Quantum control of atomic scale magnetism using electric fields

We are pleased to highlight a new collaborative work between the Rossier group (Theory of Quantum Nanostructures) and the experimental group of Kai Yang (Chinese Academy of Sciences), just published in Nature Communications (2025).

In this study, the authors demonstrate how to electrically control quantum interference effects in individual atomic spins on a surface. The system studied consists of a single atom or a pair of coupled atoms resting on an insulating film, probed by a scanning tunnelling microscope. By applying carefully modulated electrical bias across the junction, the team can drive the spin system through avoided energy-level crossings and observe interference patterns in the spin response, a phenomenon known as Landau–Zener–Stückelberg–Majorana interference.

Because the interference arises from coherent quantum dynamics of the spins, being able to turn it on or off electrically is a key step toward more versatile control of quantum magnetic systems at the atomic scale. The results open new paths toward spin-based quantum devices where electric fields, rather than magnetic fields, mediate fast, local, and low-power operations.

The theoretical modelling underpinning this work was carried out with significant contributions by PhD student Yelko del Castillo, supported by a Quantum Portugal Initiative doctoral fellowship.

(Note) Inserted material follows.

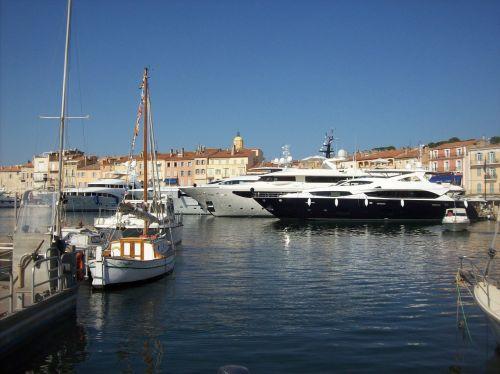 marina yachts boot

As the authors note: “This work brings to the single-atom scale quantum control techniques studied in the early days of quantum mechanics (1931) by several researchers, including Nobel Laureate Lev Landau, that had been tested much later in artificial atom systems such as quantum dots and superconducting circuits.”

These new studies show the INL message behind the International Year of Quantum (IYQ), proving this is just the beginning.